D’un tratto, parecchi anni fa, un cambiemento, una prova e, di colpo, la mia vita ha cominciato a cambiare in positivo.

Come prevedibile, scegliere un’alimentazione diversa, porta con gli anni a scegliere anche uno stile di vita differente.
Da qualche tempo avevo il desiderio di cominciare ad autoprodurre, così ho investito qualche euro e ho comprato un paio di manuali di autoproduzione, risparmio e consumo consapevole; ho spulciato numerosi sìti, dai più autorevoli ai meno, e ho letto forum, blog, esperienze, fino a convincermi a provare.

Ma ci vuole davvero così tanto prima di partire?

Ah non lo so, a me il tempo è servito per essere certa dei passi da fare, delle soluzioni da scelgliere e, soprattuto, per sapere davvero cosa stessi facendo.

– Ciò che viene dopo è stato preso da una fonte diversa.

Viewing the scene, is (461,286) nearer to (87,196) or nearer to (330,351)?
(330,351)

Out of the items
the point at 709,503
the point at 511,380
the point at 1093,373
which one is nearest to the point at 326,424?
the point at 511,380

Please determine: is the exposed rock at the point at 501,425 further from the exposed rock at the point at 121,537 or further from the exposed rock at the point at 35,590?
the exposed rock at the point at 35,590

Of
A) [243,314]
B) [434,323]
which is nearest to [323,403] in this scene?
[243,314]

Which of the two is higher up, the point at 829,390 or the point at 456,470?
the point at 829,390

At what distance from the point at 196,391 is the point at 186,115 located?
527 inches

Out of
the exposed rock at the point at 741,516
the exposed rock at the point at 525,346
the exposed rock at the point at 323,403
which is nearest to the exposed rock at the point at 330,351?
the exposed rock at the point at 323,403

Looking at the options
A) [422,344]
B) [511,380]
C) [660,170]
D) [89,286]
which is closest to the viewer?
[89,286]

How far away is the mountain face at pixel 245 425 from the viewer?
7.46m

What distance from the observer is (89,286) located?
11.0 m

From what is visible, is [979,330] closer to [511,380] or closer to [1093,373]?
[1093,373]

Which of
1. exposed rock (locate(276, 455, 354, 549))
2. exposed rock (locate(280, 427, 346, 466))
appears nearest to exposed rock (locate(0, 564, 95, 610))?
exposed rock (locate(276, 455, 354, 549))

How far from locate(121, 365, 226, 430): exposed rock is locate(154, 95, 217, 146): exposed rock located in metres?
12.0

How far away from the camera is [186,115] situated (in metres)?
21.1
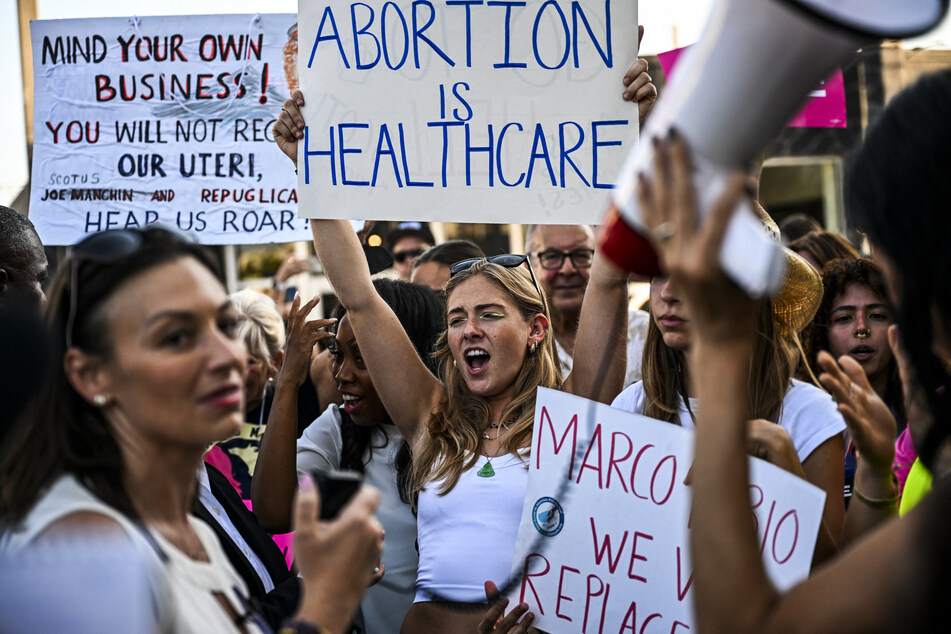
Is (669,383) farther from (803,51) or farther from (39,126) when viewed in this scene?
(39,126)

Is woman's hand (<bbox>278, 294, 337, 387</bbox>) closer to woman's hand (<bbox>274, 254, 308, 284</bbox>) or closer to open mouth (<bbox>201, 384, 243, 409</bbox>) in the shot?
open mouth (<bbox>201, 384, 243, 409</bbox>)

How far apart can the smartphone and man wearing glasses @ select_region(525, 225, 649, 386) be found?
312 cm

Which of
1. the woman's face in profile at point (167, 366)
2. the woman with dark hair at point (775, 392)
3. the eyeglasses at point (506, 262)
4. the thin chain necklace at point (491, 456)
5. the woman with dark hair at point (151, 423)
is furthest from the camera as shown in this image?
the eyeglasses at point (506, 262)

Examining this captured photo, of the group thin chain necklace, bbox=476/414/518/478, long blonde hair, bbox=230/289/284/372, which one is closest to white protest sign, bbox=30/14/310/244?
long blonde hair, bbox=230/289/284/372

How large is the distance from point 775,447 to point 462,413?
1.22 metres

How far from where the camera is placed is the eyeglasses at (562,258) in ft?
15.7

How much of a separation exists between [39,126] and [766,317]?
3.43 meters

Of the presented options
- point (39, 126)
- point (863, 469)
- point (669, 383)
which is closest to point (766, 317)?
point (669, 383)

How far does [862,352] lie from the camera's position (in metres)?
3.52

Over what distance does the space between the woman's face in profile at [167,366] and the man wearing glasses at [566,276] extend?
3077 mm

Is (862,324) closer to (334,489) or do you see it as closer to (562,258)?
(562,258)

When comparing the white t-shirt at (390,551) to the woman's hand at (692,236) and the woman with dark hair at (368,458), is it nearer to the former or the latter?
the woman with dark hair at (368,458)

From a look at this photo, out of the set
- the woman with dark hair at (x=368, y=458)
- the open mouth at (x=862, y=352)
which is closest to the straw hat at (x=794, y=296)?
the open mouth at (x=862, y=352)

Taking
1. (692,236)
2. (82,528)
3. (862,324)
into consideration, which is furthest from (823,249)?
(82,528)
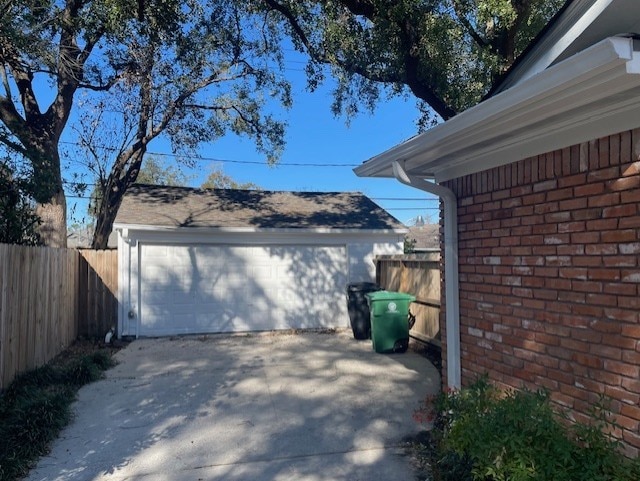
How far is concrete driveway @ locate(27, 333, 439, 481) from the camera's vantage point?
13.2 ft

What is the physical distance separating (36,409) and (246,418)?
216cm

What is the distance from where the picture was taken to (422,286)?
8906mm

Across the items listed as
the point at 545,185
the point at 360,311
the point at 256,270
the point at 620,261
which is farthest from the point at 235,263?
the point at 620,261

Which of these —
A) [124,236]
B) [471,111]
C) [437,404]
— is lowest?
[437,404]

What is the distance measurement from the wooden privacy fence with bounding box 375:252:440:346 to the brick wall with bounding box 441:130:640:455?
12.5ft

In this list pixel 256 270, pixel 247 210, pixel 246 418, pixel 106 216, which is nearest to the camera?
pixel 246 418

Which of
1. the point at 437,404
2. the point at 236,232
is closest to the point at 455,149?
the point at 437,404

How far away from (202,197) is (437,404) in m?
10.0

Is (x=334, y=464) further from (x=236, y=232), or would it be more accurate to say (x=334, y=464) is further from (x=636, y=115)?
(x=236, y=232)

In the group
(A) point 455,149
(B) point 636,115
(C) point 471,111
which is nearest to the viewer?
(B) point 636,115

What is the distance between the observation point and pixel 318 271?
A: 1131 centimetres

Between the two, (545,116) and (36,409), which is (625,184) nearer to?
(545,116)

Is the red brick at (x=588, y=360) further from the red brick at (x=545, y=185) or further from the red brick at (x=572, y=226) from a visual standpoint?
the red brick at (x=545, y=185)

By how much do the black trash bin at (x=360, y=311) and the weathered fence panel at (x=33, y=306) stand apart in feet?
18.1
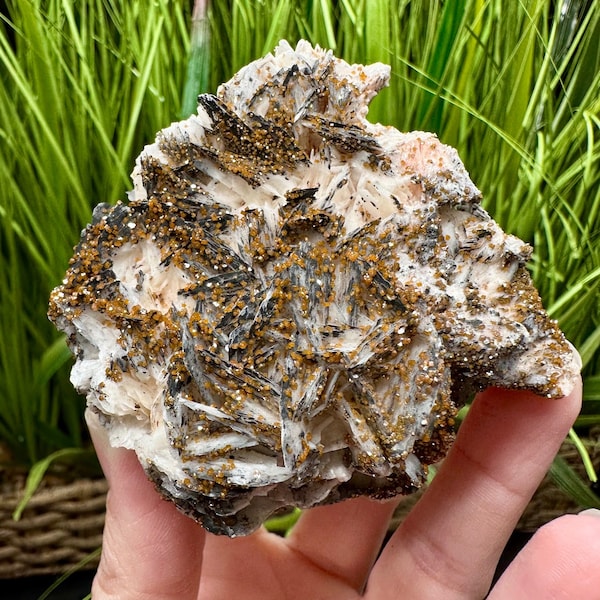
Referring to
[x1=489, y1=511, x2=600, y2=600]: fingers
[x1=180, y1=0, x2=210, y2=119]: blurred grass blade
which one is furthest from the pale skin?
[x1=180, y1=0, x2=210, y2=119]: blurred grass blade

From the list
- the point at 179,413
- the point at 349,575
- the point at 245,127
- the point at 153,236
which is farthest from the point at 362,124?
the point at 349,575

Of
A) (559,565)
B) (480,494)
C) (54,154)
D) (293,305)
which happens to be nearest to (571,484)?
(480,494)

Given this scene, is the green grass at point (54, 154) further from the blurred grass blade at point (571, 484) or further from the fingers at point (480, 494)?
the blurred grass blade at point (571, 484)

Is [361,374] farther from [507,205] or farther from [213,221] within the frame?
[507,205]

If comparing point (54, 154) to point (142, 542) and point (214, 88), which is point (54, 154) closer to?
point (214, 88)

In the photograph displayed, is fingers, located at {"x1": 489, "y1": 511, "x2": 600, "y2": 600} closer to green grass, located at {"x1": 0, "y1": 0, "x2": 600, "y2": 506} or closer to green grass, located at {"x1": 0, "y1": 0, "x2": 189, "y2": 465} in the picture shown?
green grass, located at {"x1": 0, "y1": 0, "x2": 600, "y2": 506}

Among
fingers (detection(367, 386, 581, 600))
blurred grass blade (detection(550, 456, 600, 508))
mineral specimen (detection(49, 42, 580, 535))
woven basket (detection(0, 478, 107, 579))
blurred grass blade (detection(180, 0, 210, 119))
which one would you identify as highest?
blurred grass blade (detection(180, 0, 210, 119))

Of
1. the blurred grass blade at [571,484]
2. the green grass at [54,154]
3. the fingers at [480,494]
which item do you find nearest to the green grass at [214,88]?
the green grass at [54,154]
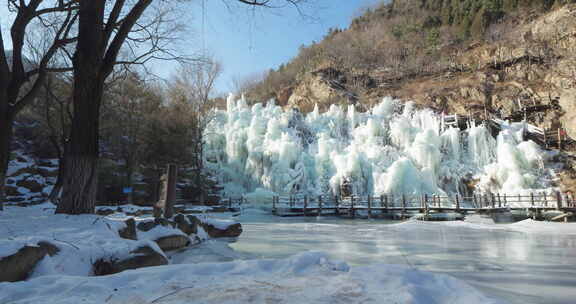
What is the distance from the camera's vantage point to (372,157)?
23.5 m

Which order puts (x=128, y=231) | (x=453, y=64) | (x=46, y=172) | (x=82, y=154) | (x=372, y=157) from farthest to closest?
(x=453, y=64) → (x=372, y=157) → (x=46, y=172) → (x=82, y=154) → (x=128, y=231)

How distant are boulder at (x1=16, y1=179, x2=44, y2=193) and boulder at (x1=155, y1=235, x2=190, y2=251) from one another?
634 inches

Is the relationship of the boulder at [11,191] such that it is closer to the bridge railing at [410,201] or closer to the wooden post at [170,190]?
the wooden post at [170,190]

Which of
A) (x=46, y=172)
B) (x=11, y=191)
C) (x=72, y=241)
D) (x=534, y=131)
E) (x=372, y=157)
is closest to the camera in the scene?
(x=72, y=241)

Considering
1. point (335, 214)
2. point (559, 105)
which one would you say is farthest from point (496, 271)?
point (559, 105)

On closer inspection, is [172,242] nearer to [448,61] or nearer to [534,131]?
[534,131]

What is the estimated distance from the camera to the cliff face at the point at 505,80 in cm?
2744

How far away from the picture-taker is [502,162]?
21.6m

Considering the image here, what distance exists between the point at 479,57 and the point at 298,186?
26.2 meters

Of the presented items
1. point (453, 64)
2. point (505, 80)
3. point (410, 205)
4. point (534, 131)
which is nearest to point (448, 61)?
point (453, 64)

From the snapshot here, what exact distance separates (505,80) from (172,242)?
35.3 meters

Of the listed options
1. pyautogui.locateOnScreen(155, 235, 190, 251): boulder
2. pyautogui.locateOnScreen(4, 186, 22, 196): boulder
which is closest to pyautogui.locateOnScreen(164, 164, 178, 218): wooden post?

Eh sì, sapere cosa si stia facendo.
Non fermarti alla prima ricetta che leggi, alla prima risposta del web, a meno che non si tratti di una qualche figura autorevole in ambito.
Un cosmetico e un detersivo sono sempre e comunque chimica, perciò attenta alle soluzioni improvvisate proposte sulla base di concetti non verificati.
Informati, leggi, leggi e quando ti senti pronta… sperimenta 🙂
Ci sono corsi di cosmetologia, di chimica; puoi andare al Libraccio e comprare qualche testo scolastico che tratti degli argomenti che affronterai nel tuo percorso, magari puoi farti consigliare qualcosa dai cartolai che prenotano i libri agli studenti e sono sempre molto aggiornati a riguardo.

Ci sono un sacco di gruppi di scambio informazioni, che sponsorizzano anche corsi e ritrovi di autoproduzione, magari trovi qualcuno con cui dividere le esperienze, con cui affrontare questo percorso tanto semplice che la società attuale fa sembrare complicatissimo.

La cosa importante è avere sulle spalle abbastanza informazioni per poter affrontare anche gli eventuali primi fallimenti con un sorriso e senza demoralizzarsi, anzi avendo gli strumenti per capire cosa possa essere andato storto!
E questo pensa valga un pò per tutto, specie in questo periodo difficile, nel quale molte persone si qualificano un “qualcosa” pur non avendo alcuna esperienza di quel “qualcosa”.

Quindi non avrai da me dei tutorial da seguire su quest’argomento, piuttosto potrò suggerirti dei libri o dei siti che abbia trovato particolarmente utili, e condividerò con te successi e fallimenti di questo mio ritorno all’origine, ma tieni sempre presente che anche il mio è un percorso in formazione, perciò si accettano sempre bene suggerimenti e risorse utili 🙂

E tu, autoproduci qualcosa in casa?
Quanto ci hai messo per partire e autoprodurre?

3 thoughts on “Che fai, non leggi?”

  1. Si spignatto ogni tanto, da quando ero ragazzina! In particolare maschere, creme, fanghi, scrubs con argilla e prodotti naturali che conosco!! Uso anche per la casa prodotti naturali più efficaci e meno inquinanti, primi fra tutti limone aceto e bicarbobato!! Consigliamoci si, non si finisce mai di scoprire l’utilità e la potenzialità dei prodotti naturali!!